Faith-based imperialism is especially seen in claims regarding which Christians represent "the one true church." Catholicism teaches it alone possesses "the keys to the Kingdom," since disciple Simon Peter, who became the first apostle, is recorded as recognizing Jesus' unique divinity: "You are the Christ, the Son of the living God," and Jesus rewarded him with, "Blessed are you, Simon Bar-Jona! For flesh and blood has not revealed this to you, but my Father who is in heaven. And I tell you, you are Peter, and on this rock I will build my church and the powers of death shall not prevail against it. I will give you the keys of the kingdom of heaven, and whatever you bind on earth will be bound in heaven . . ." [italics added] (Matthew 16: 16-19)

Citing the above Scripture as its authority, the Catechism of the Catholic Church stakes Catholicism's claim as the one true church: "This is the sole [italics added] Church of Christ, which in the Creed we profess to be one, holy, catholic and apostolic." (811, p. 232). The Catechism continues, "The sole Church of Christ [is that] which our Savior, after his Resurrection, entrusted to Peter's pastoral care, commissioning him and the other apostles to extend and rule it. . . . This Church . . . subsists in the Catholic Church, which is governed by the successor of Peter and by the bishops in commune with him." (816, p. 234) The Catechism then reinforces its imperialistic authority: "The Second Vatican Council's Decree on Ecumenism explains: 'For it is through Christ's Catholic Church alone, which is the universal help toward salvation, that the fullness of the means of salvation can be obtained.'" [italics added] (Ibid) The Catholic Church's bottom line: "God can lead those who, through no fault of their own, are ignorant of the Gospel, to that faith without which it is impossible to please him, the Church still has the obligation and also the sacred right to evangelize all men." (848, p.244) Faith-based imperialism, in Germany, in other European countries, and in America, made it easier for Hitler's fascist Nazi ideology to murder some six million Jews in the 1930's and 1940's.
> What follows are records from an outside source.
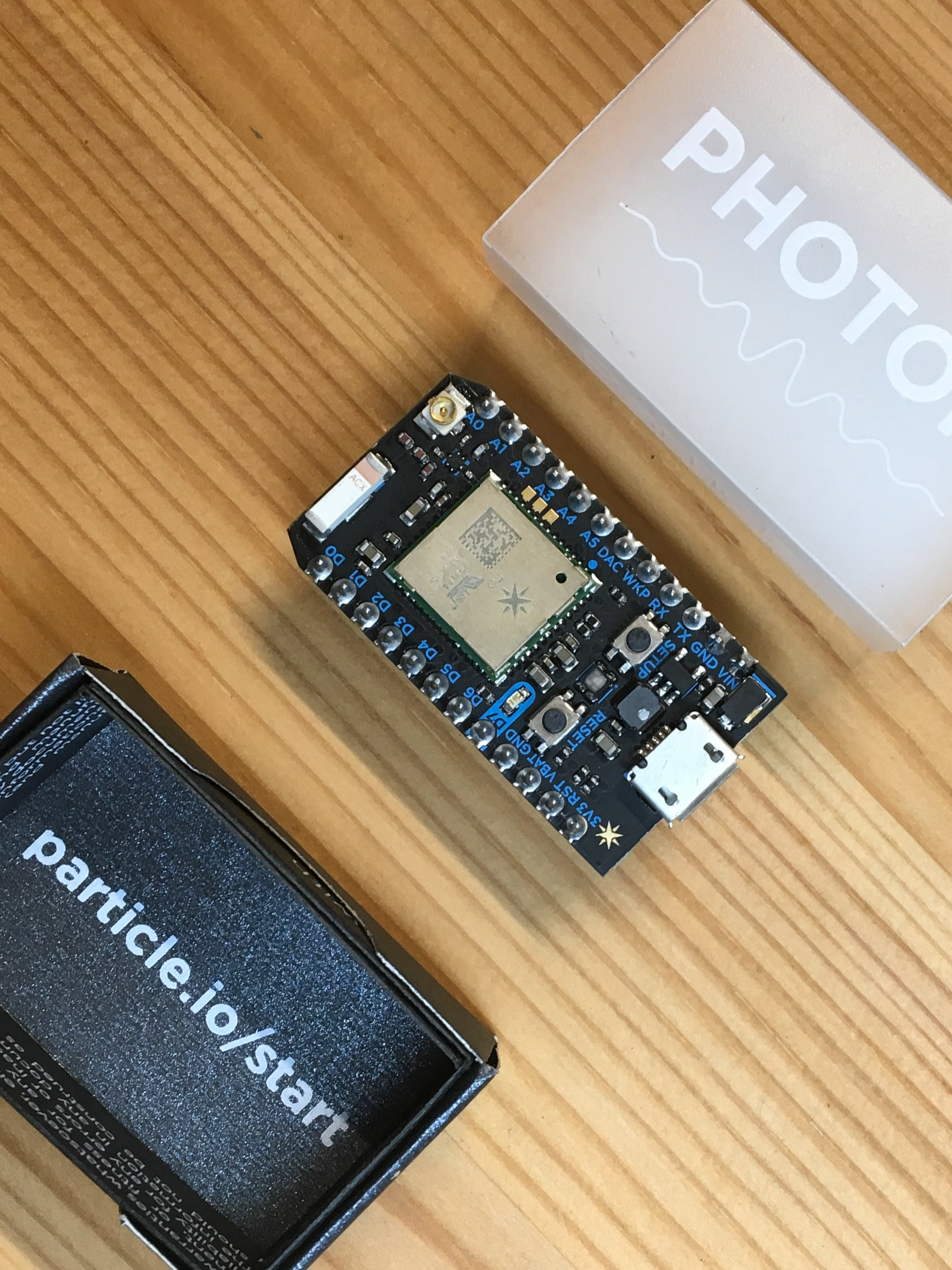 Particle Photon - IoT Development Board with Particle Cloud - Server On The Move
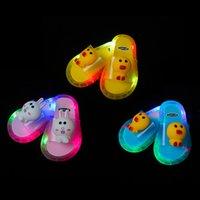 Zapatillas para niños de verano, zapatos luminosos, luces, celebridades netas para bebés de dibujos animados lindos de interior, ropa de sandalias y zapatillas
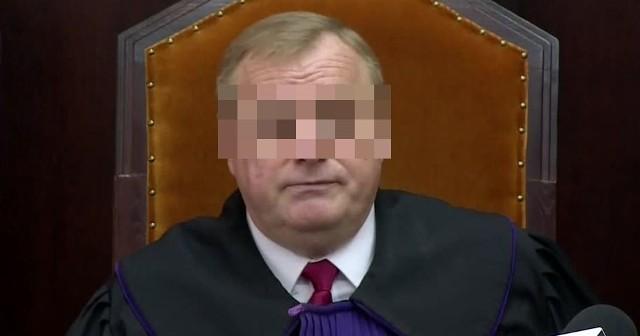 Sędzia Robert W. został zawieszony w obowiązkach. Nie przyznaje się do winy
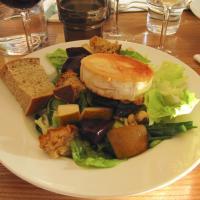 Goat cheese salad (starter)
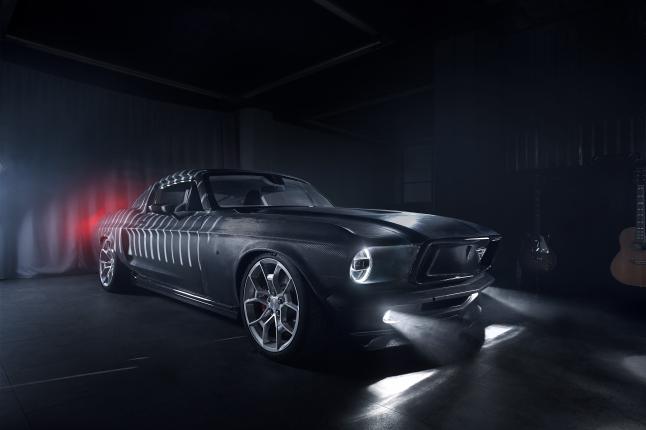 Фото - AVIAR R67 – электромобиль с классическим дизайном.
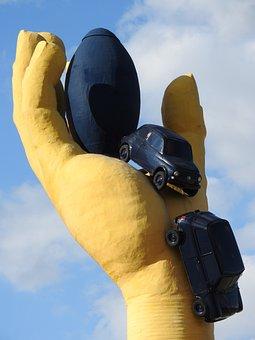 Rond Point, Châtellerault, Pila, Yellow Hand, Sculpture
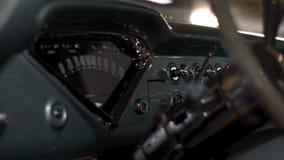 Helles Innen- und blaues amerikanisches Retro- außenauto stock video footage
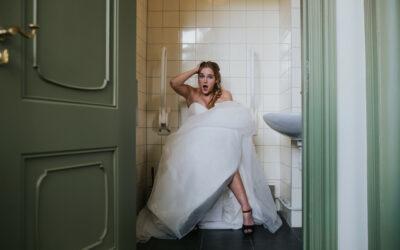 Naar toilet met een bruidsjurk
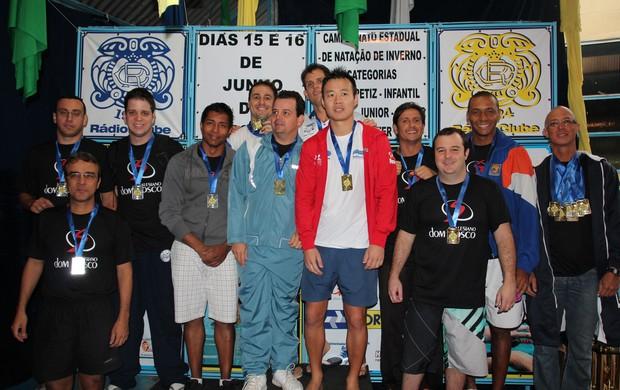 Vencedores do Revezamento 4x50 medley no Estadual de Inverno de Natação (Foto: Divulgação/FDAMS)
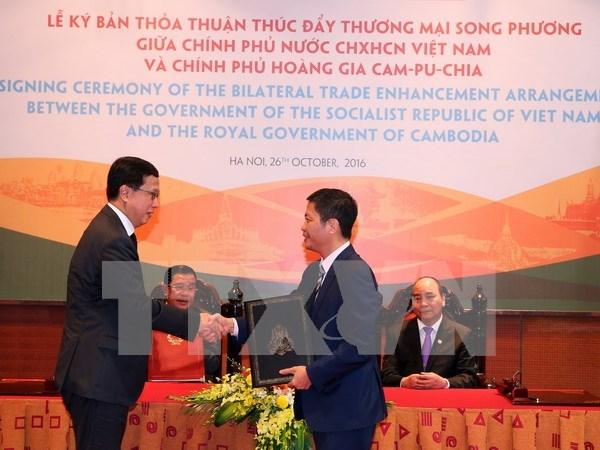 Vietnam y Camboya firman acuerdo comercial al margen de cumbres regionales hinh anh 1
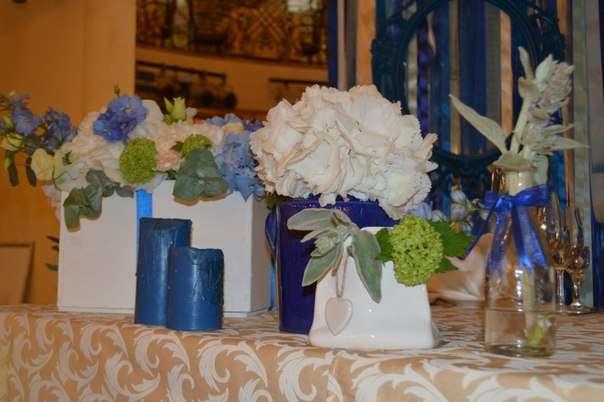 Стол молодоженов украшают цветочные композиции и отдельностоящие цветы в вазах различных форм и оплавленные свечи! - фото 2536509 Барбарис studio - студия флористики, декора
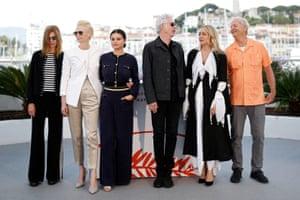 Sara Driver, Tilda Swinton, Selena Gomez, Jim Jarmusch, Chloë Sevigny and Bill Murray at a photocall for Jarmusch's The Dead Don't Die.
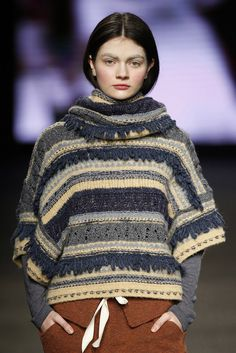 """Photo from album """"подиум"""" on Yandex. Knitwear Fashion, Crochet Fashion, Crochet Woman, Crochet Lace, Knitting Designs, Knitting Patterns, Pull Grosse Maille, Big Knits, Winter Sweaters"""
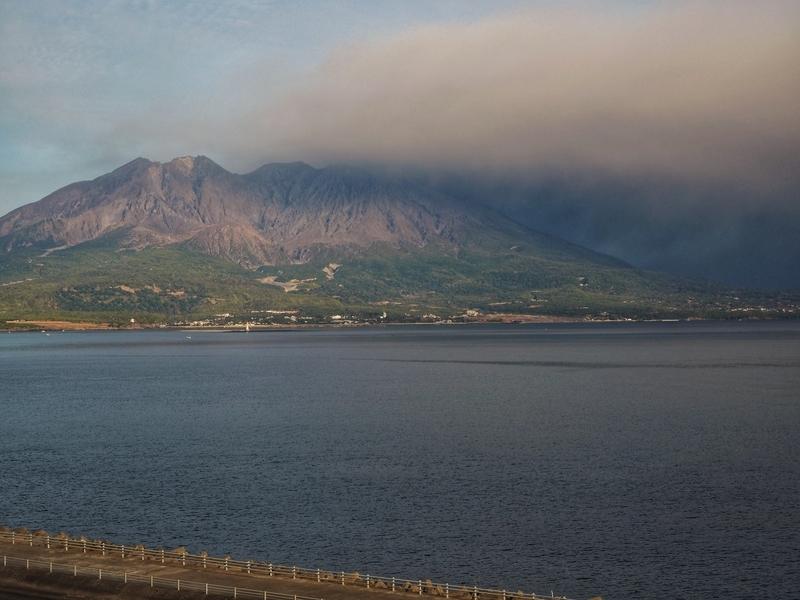 鹿児島市にあるホテル、マリンパレスかごしまから見える桜島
If Catholics find their imperialistic authority in their Church, evangelical and other Christians find it in their Bible. Many evangelical Christian websites declare that salvation is not through any "church but through Jesus Christ alone." Christian Resources Net, for example, states Catholicism's position: "The Second Vatican Council Decree on Ecumenism explains: 'For it is through Christ's Catholic Church alone which is the universal help toward salvation, that the fullness of the means of salvation can be obtained. Vertification: pg. 215, #816" But Catholicism is wrong because, "When checking God's Word on this subject, two critical facts leap out: 1. The Bible never remotely indicates that one must go through a church to obtain salvation. 2. Literally hundreds of Scriptures proclaim that salvation is a free gift from God, readily available to anyone, but only through Jesus Christ" [italics added). Christian Resources Net then proceeds to list at least 20 Scriptures, including, "Neither is there salvation in any other (except Jesus): for there is none other name under heaven given among men, whereby we must be saved. Acts 4: 10,12" ("Catholic Beliefs vs. the Beliefs of God")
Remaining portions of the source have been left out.